Tuesday, June 05, 2007

Let Me Bind Your Governement Accountability Document

When I worked at the Northwestern Law Library one of my more pleasurable responsibilities was binding the latest Government Accountability Office reports that arrived as part of the Federal Depository Library Program. In a nutshell, the GAO is a nonpartisan "investigative arm of Congress" that "studies how the federal government spends taxpayer dollars." The reports are concise, well written and fascinating. For a policy wonk dabbler like myself, the relative brevity of the reports coupled with the fascinating range of issues they cover makes for worthwhile reading.

For my Internet Fundamentals class I read a May 2006 (GAO-06-426) report on broadband infrastructure and access in the U.S. Rural areas, for a variety of reasons, don't have nearly the broadband infrastructure that urban and suburban areas enjoy. But not because they'd rather be growing ethanol corn than surfing the Web. The biggest reason, unsurprisingly, is that providers of broadband don't think they'll make a profit. The three main reasons the broadband providers give for not deploying infrastructure in rural areas is population density (namely, the lack of it), terrain (mountains, lots of trees) and something known as backhaul. And the Amish.
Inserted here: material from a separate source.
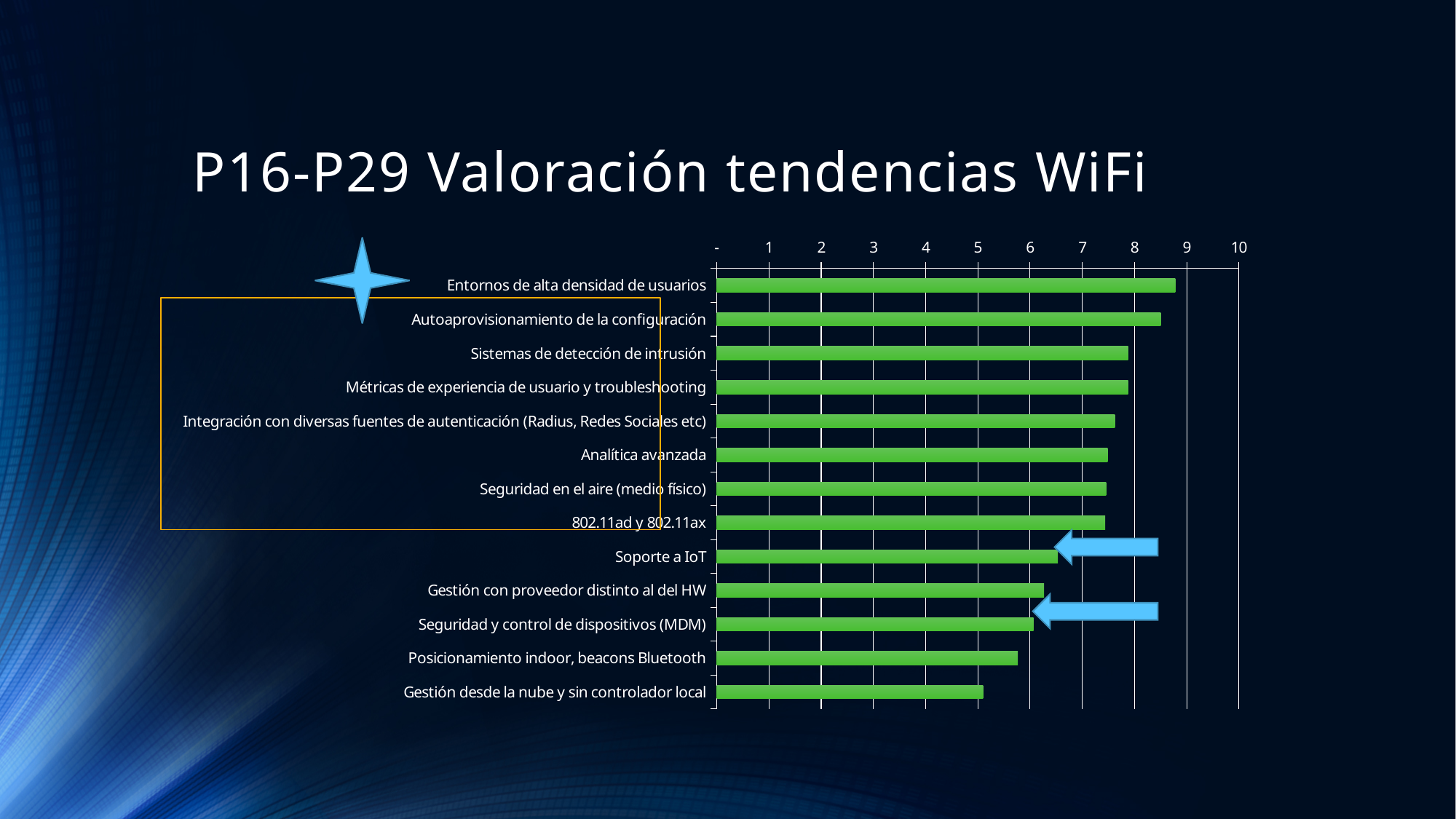
Which has a larger value, Posicionamiento indoor, beacons Bluetooth or Gestión desde la nube y sin controlador local? Posicionamiento indoor, beacons Bluetooth How many categories are plotted in the chart? 13 Is the value for Analítica avanzada greater or less than 7? greater Do the bar values increase or decrease going from the top category to the bottom category? decrease Which category has the highest value in the chart? Entornos de alta densidad de usuarios What is the title of the slide containing the chart? P16-P29 Valoración tendencias WiFi Is the value for Gestión desde la nube y sin controlador local greater or less than 6? less Which has a larger value, Autoaprovisionamiento de la configuración or Soporte a IoT? Autoaprovisionamiento de la configuración Is the value for Soporte a IoT greater or less than 7? less Which category has the lowest value in the chart? Gestión desde la nube y sin controlador local What kind of chart is shown on the slide? bar chart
Other recent GAO reports that I wish I had more time to peruse include electronic voting challenges, FEMA and The Department of Homeland Security's continued waste, abuse and fraud in regards to their ongoing response to Hurricane Katrina, and a look at the $420 million the U.S. provided to entities in the West Bank and Gaza over the course of 2005 and 2006 in hopes of reforming the Palestine Authority and supporting the piddling Middle East peace process.


Friday, June 01, 2007

Lefty Wholesomeness

There's a great cast in The Family Stone (not to be confused with Sly and his own Family Stone), one of those films that came and went over the holiday season of 2005 and will no doubt go on to find a snug place on December back-channel television lineups, sandwiched between Jingle All the Way, Love Actually and The Santa Clause 3. I caught it yesterday afternoon over the course of a couple Abby naps courtesy of HBO's On Demand movie fare.

The great cast is headed up by Diane Keaton and Craig T. Nelson who play the loving parents of the Stone family. But the great cast are slathered over 103 minutes of warmed over Hollywood liberalism and equally soft-hearted sentiment dolled out with an almost admirable sense of guilelessness.
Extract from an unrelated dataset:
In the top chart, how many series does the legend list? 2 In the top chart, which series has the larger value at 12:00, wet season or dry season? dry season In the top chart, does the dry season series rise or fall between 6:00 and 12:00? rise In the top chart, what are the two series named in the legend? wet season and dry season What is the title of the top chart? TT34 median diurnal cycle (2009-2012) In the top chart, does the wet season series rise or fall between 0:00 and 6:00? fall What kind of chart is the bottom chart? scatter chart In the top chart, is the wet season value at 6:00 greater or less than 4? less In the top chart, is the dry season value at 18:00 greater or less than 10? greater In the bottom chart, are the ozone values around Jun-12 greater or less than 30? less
There's a scene around the dinner table on Christmas Eve that plays like CNN's Crossfire as Keaton, playing the matriarch Stone, protects her beatific deaf and gay son (but no incurable disease for him!-- that honor goes to Keaton, who's cancer has returned thus allowing for a long parade of tears, hugs and gently falling snow) from the slings and arrows of Sarah Jessica Parker's Meredith Morton, an anxious, materialistic, illiberal type who may actually marry Mr. and Mrs. Stone's first son, played by a zombie-like Dermot Mulroney.
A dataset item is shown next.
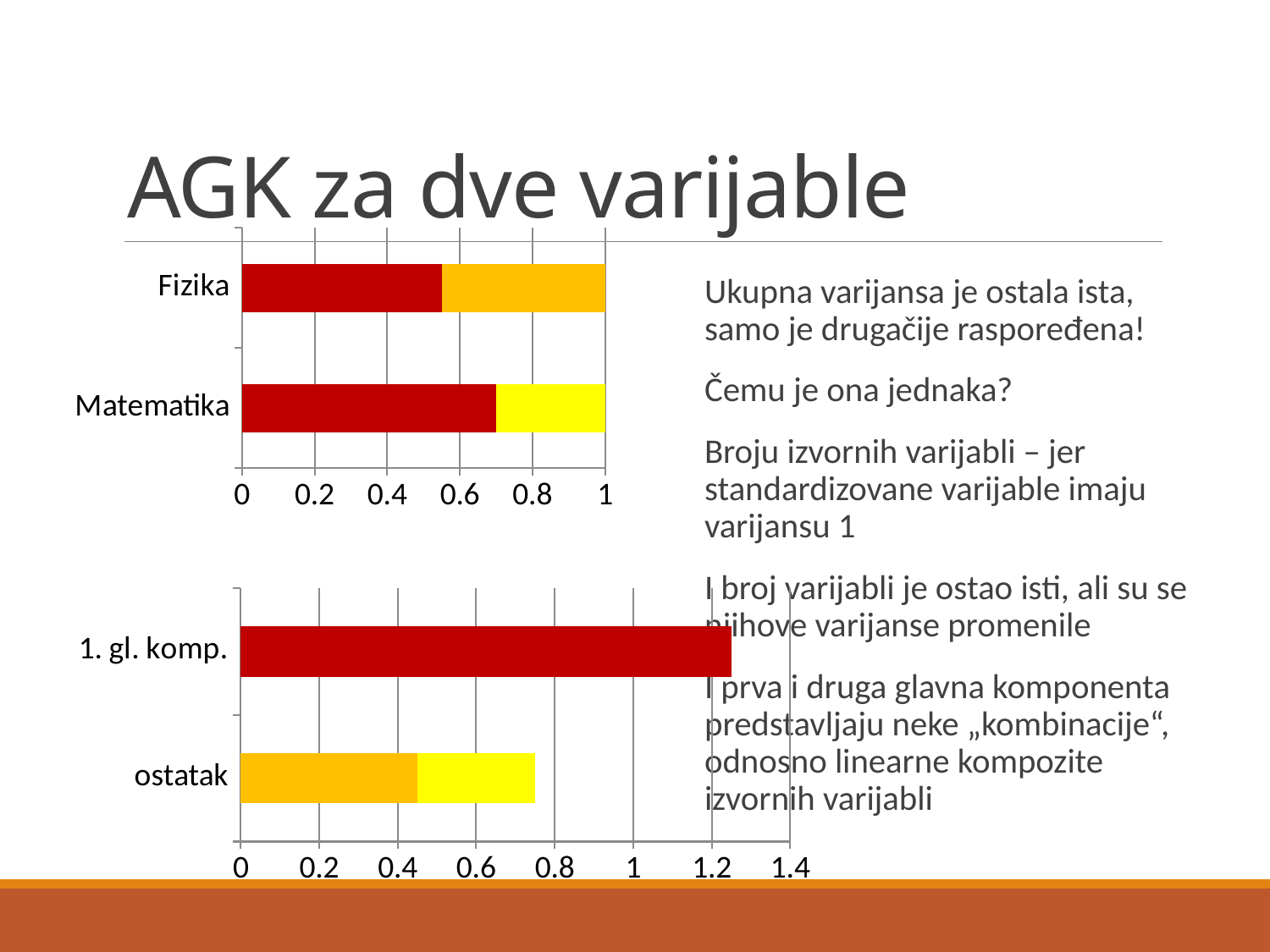
In the top chart, is the red segment for Matematika greater or less than 0.6? greater In the top chart, what is the total length of the stacked bar for Matematika? 1 How many categories does the top chart show? 2 In the bottom chart, is the orange segment of the ostatak bar greater or less than 0.4? greater In the bottom chart, is the value for 1. gl. komp. greater or less than 1? greater What kind of chart is the top chart on the slide? bar chart What is the highest tick value shown on the x axis of the bottom chart? 1.4 How many categories does the bottom chart show? 2 In the bottom chart, which category has the longer bar? 1. gl. komp. In the top chart, what is the total length of the stacked bar for Fizika? 1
Parker's Morton repeatedly sticks her foot in her mouth, the end of which has her character awkwardly declaring that no reasonable parent would ever wish their child to be gay, life being difficult enough as it is. This is too much, of course. Such a dazzling check list of conservative homophobia is met with righteous indignation. And it isn't so much that I disagree with this indignation, a proper response to the strong currents of homosexual intolerance that run through so much of America, so much as the whole scene, like much of the movie as a whole, feigns innocence while serving us a primer in lefty wholesomeness every bit as white bread and stilted as Sam Brownback dancing to YMCA at a wedding.